Please quote all the records below word for word, leaving the pictures out.

(Records of images and questions)
********

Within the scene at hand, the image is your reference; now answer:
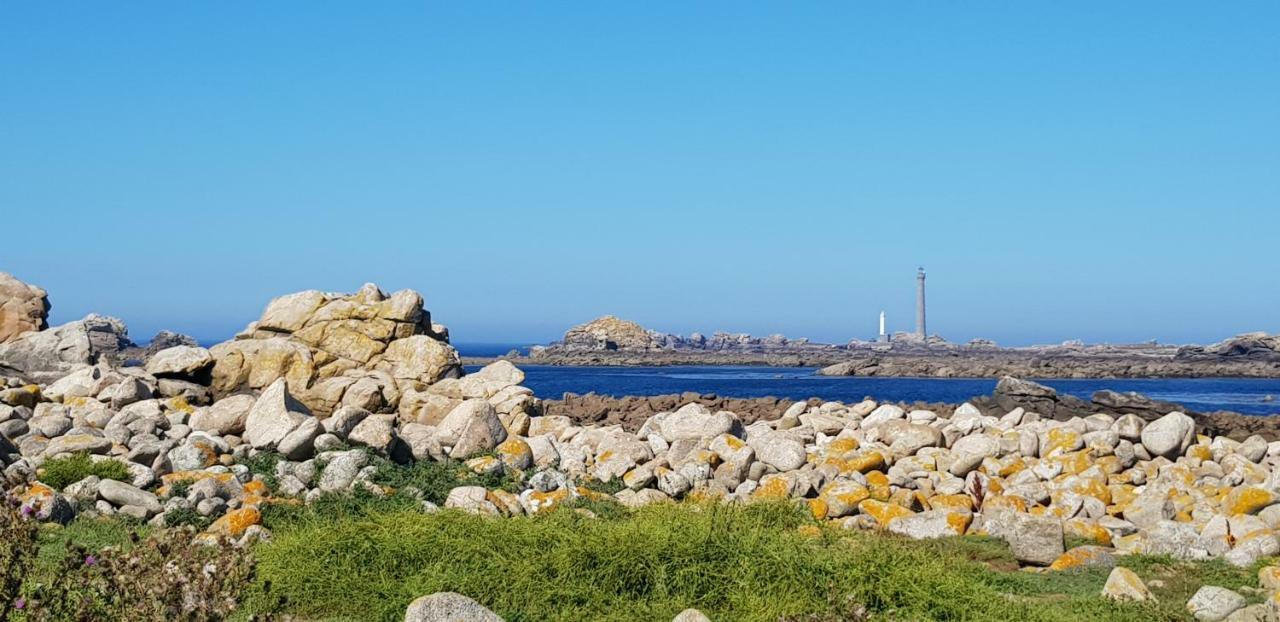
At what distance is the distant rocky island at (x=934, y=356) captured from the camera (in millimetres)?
96562

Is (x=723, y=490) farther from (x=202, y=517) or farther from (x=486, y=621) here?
(x=486, y=621)

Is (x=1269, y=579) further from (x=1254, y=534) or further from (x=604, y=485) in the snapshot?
(x=604, y=485)

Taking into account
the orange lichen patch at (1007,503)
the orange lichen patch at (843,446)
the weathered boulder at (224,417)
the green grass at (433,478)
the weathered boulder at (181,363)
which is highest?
the weathered boulder at (181,363)

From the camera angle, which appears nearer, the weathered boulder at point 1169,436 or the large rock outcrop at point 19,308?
the weathered boulder at point 1169,436

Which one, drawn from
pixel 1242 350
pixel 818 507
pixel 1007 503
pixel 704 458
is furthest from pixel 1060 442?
pixel 1242 350

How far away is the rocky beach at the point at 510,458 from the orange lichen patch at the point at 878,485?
0.05 meters

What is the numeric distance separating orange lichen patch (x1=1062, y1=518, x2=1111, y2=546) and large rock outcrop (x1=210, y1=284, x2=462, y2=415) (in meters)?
13.0

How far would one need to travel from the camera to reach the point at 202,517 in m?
14.8

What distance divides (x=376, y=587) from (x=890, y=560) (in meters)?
4.76

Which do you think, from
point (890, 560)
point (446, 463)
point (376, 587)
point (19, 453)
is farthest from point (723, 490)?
point (19, 453)

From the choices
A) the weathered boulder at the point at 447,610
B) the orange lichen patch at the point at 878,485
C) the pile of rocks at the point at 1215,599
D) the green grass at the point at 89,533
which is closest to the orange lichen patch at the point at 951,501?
the orange lichen patch at the point at 878,485

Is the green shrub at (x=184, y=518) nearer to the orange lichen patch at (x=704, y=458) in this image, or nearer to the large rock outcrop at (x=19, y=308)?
the orange lichen patch at (x=704, y=458)

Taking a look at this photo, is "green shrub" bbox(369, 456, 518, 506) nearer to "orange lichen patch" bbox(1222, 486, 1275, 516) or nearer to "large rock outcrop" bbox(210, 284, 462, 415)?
"large rock outcrop" bbox(210, 284, 462, 415)

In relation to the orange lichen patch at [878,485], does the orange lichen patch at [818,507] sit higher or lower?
lower
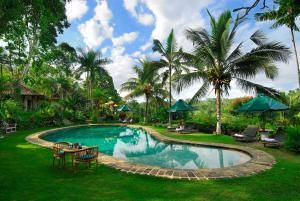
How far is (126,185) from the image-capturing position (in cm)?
554

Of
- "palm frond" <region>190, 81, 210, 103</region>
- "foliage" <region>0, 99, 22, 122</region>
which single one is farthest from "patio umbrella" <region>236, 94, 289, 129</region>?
"foliage" <region>0, 99, 22, 122</region>

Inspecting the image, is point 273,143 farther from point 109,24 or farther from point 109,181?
point 109,24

********

> **FULL OUTPUT**:
Within the scene at hand, the image is your reference; now answer:
At what distance is the distant rocky island at (x=934, y=356) captured from the camera (in millimetres)?
96562

Is (x=723, y=490) farther from (x=202, y=517) or farther from (x=486, y=621) here?
(x=486, y=621)

Is (x=1269, y=579) further from (x=1254, y=534) or further from (x=604, y=485) in the snapshot?
(x=604, y=485)

Taking into account
the orange lichen patch at (1007,503)
the orange lichen patch at (843,446)
the weathered boulder at (224,417)
the green grass at (433,478)
the weathered boulder at (181,363)
which is highest?
the weathered boulder at (181,363)

From the camera angle, which appears nearer, the weathered boulder at point 1169,436 or the large rock outcrop at point 19,308?
the weathered boulder at point 1169,436

Which one, drawn from
pixel 1242 350
pixel 818 507
pixel 1007 503
pixel 704 458
is furthest from pixel 1060 442?
pixel 1242 350

How far away is the rocky beach at the point at 510,458 from the orange lichen patch at the point at 878,485?
0.05 meters

What is the numeric distance separating orange lichen patch (x1=1062, y1=518, x2=1111, y2=546) and large rock outcrop (x1=210, y1=284, x2=462, y2=415) (in meters)?
13.0

How far would one need to travel from the camera to reach the point at 202,517 in m?
14.8

What distance divides (x=376, y=587) from (x=890, y=560) (in meters)?
4.76

Which do you think, from
point (890, 560)
point (446, 463)
point (376, 587)
point (19, 453)
is farthest from point (723, 490)?
point (19, 453)

From the choices
A) the weathered boulder at the point at 447,610
B) the orange lichen patch at the point at 878,485
C) the pile of rocks at the point at 1215,599
D) the green grass at the point at 89,533
which is closest to the orange lichen patch at the point at 951,501?
the orange lichen patch at the point at 878,485

Is the green shrub at (x=184, y=518) nearer to the orange lichen patch at (x=704, y=458) in this image, or nearer to the large rock outcrop at (x=19, y=308)?
the orange lichen patch at (x=704, y=458)

Taking a look at this photo, is "green shrub" bbox(369, 456, 518, 506) nearer to "orange lichen patch" bbox(1222, 486, 1275, 516) or nearer to "large rock outcrop" bbox(210, 284, 462, 415)?
"large rock outcrop" bbox(210, 284, 462, 415)

In relation to the orange lichen patch at [878,485], does the orange lichen patch at [818,507] sit higher or lower?
lower
How far is (126,185) from the image-capturing position (in cm)?
554

Of
- "palm frond" <region>190, 81, 210, 103</region>
- "foliage" <region>0, 99, 22, 122</region>
which single one is farthest from "patio umbrella" <region>236, 94, 289, 129</region>?
"foliage" <region>0, 99, 22, 122</region>

Inspecting the image, is point 273,143 farther from point 109,24 or farther from point 109,181?
point 109,24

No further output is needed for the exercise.